Sin trusa, lejos de la plataforma que lo hizo el único cubano medallista mundial individual en este deporte (plata en 2005), pero con la misma alegría que cuando se iniciara en la EIDE Orestes Acosta, de Santiago de Cuba, con siete años, José Antonio Guerra subió al podio del retiro acompañado de su madre Oneida, a la izquierda, y su esposa Cynthia, a la derecha.

 

Guerra compartió el momento con su madre y su esposa. Foto: Abel Padrón.

 

Más de una sorpresa les regalaron en videos amigos de Italia, Canadá, Colombia, China, Italia y Cuba. Con el mensaje de Erick Fornaris se le vio enjuagar sus ojos de emoción, pues le recordó una canción que solo ellos dos tenían en clave para momentos tensos y felices.

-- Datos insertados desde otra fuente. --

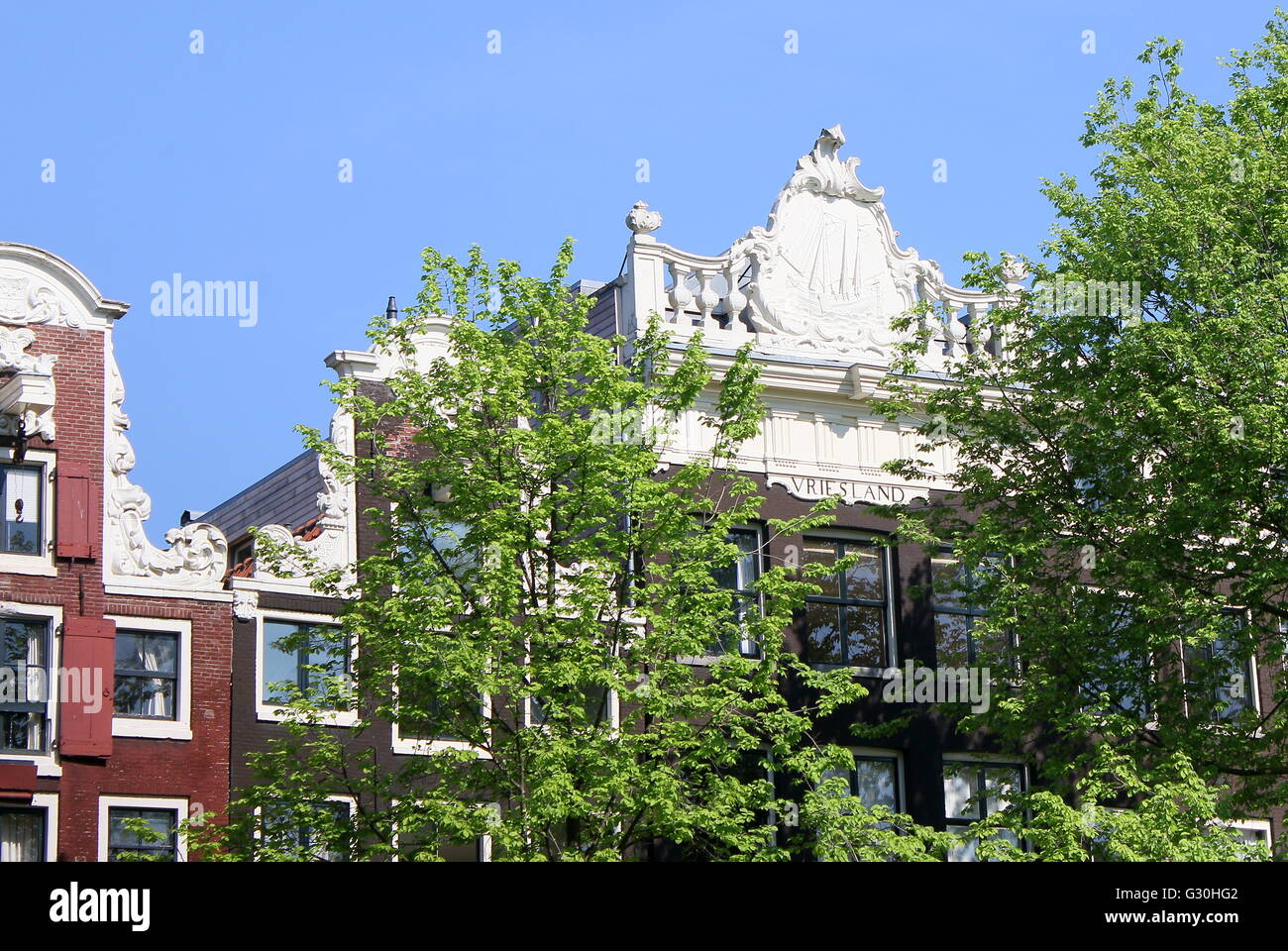 18th century monumental house Vriesland, Prinsengracht canal, Amsterdam, Netherlands. Upper gable decoration with - Stock Image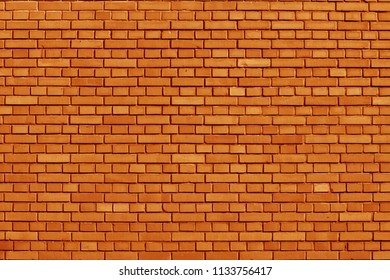 Russet Orange colored brick wall background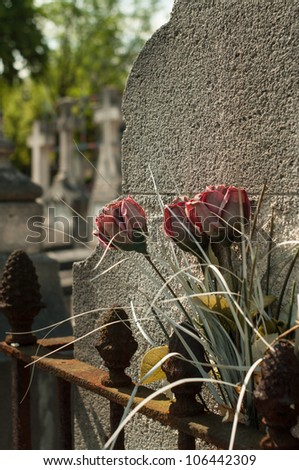 faded plastic flowers and rusty bannister in front of tombstone - stock photo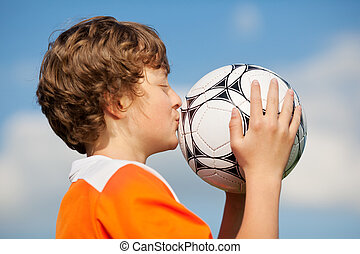 Boy Kissing Soccer Ball Against Sky - Side view of young boy...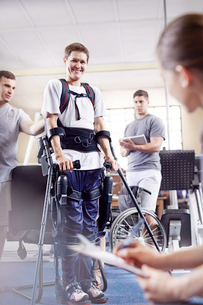 Smiling man with forearm crutches in physical therapyの写真素材 [FYI02853677]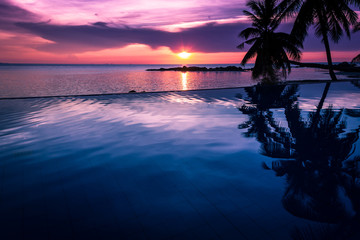 Sunset by infinity pool in Koh Phangan, Thailand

El último abrazo, cual premio predecible, fue el de su profesor Lino Socorro, matancero que lo acompaña desde 1998 y que minutos antes había experimentado similar nudo en la garganta con su despedida oficial como entrenador.

Las cámaras lo buscaron rápido, pero una grabadora pudo robarse las únicas tres respuestas que accedió a contestar en medio de una emoción desbordada, que casi le hacía deletrear cada palabra.

¿Es más difícil esto que has vivido hoy que la plata mundial?

-Para esa medalla trabajé, me entrené y sabía lo que podía pasar; aquí me sorprendieron completamente con todo. Las voces de amigos y clavadistas me emocionaron mucho. La que más me gustó fue la de Erick Fornaris, ese es mi amigo, mi hermano. Nosotros a cada rato cantábamos esa canción cuando estábamos melancólicos o teníamos algún problema.

“A veces nos fajábamos tanto que eventualmente teníamos que reconciliarnos y aparecía puntual esa canción”.

 

Lino Socorro, a la izquierda, ha compartido más de 20 años de carrera con Guerra. Foto: Abel Padrón.

 

Abrazaste a Lino más de una vez esta tarde. ¿Era una carga especial y necesaria?

-Ese es mi papá Lino. Yo tengo a mi padre fallecido, pero con el permiso del espíritu de mi padre, confieso que Lino ha sido como un padre para mí. Ha estado más tiempo conmigo que mi mamá y mi papá, más de 20 años de mi carrera.

“Son tantos consejos, enseñanzas y vivencias que la huella de Lino en mí es enorme. Y con esos abrazos que le di, de una manera oficial, le daba culminación a un binomio que formamos desde 1998 y es emotivo, no puedo mentir. No nos dijimos adiós, sino que seguimos en contacto, seguimos siendo familia”.

 

El abrazo entrañable entre dos hombres que han dejado su marca en el deporte cubano. Foto: Roberto Morejón.

 

Hay muchos atletas que se van tristes cuando se retiran, pero te veo alegre.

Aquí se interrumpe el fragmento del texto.